In my opinion, the term read-modify-write doesn't make much sense, since modify is just another way of saying write. Quoted from wikipedia (emphasis mine):
In computer science, read-modify-write is a class of atomic operations [...] that both read a memory location and write a new value into it simultaneously [...]
So why not simply read-write?

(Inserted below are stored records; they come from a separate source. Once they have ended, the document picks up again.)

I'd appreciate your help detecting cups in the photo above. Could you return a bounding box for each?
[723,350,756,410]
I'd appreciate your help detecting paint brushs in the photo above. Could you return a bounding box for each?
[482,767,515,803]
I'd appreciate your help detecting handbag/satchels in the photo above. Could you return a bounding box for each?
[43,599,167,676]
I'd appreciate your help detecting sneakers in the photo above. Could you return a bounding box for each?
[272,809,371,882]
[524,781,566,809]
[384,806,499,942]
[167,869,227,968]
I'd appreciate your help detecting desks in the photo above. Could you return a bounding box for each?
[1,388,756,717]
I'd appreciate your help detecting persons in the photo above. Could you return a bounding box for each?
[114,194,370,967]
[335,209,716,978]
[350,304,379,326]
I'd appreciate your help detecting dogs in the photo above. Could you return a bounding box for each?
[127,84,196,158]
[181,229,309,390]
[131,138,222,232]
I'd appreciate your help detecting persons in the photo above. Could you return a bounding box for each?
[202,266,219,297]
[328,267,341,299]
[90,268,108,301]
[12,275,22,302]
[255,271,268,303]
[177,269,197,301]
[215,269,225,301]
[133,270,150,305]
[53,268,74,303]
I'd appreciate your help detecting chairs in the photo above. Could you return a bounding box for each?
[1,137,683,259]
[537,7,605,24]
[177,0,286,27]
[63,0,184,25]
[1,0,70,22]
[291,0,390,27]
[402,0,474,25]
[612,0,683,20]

Any delicate semantic difference between the two?
Why it's termed read-modify-write but not read-write?
Because that is exactly the sequence of events on a typical architecture such as X86
.
In order to create the perception of atomicity, the cache line is locked between the read
and the write
operation.
For example, incrementing a C++ atomic variable:
g.fetch_add(1);
Is compiled by gcc
into:
0x00000000004006c0 <+0>: lock addl $0x1,0x200978(%rip) # 0x601040 <g>
Despite being a single instruction, addl
is not atomic by itself.
The lock
prefix is necessary to guarantee that the updated register value is written back to the cache line before it can be accessed by other cores
(the store buffer is flushed, but bypassed for RMW operations).
The MESI
cache coherence protocol ensures that all cores observe the updated memory value after the lock on the cache line has been released.
This guarantees that all threads observe the latest value in the modification order which is required for RMW operations by the C++ standard.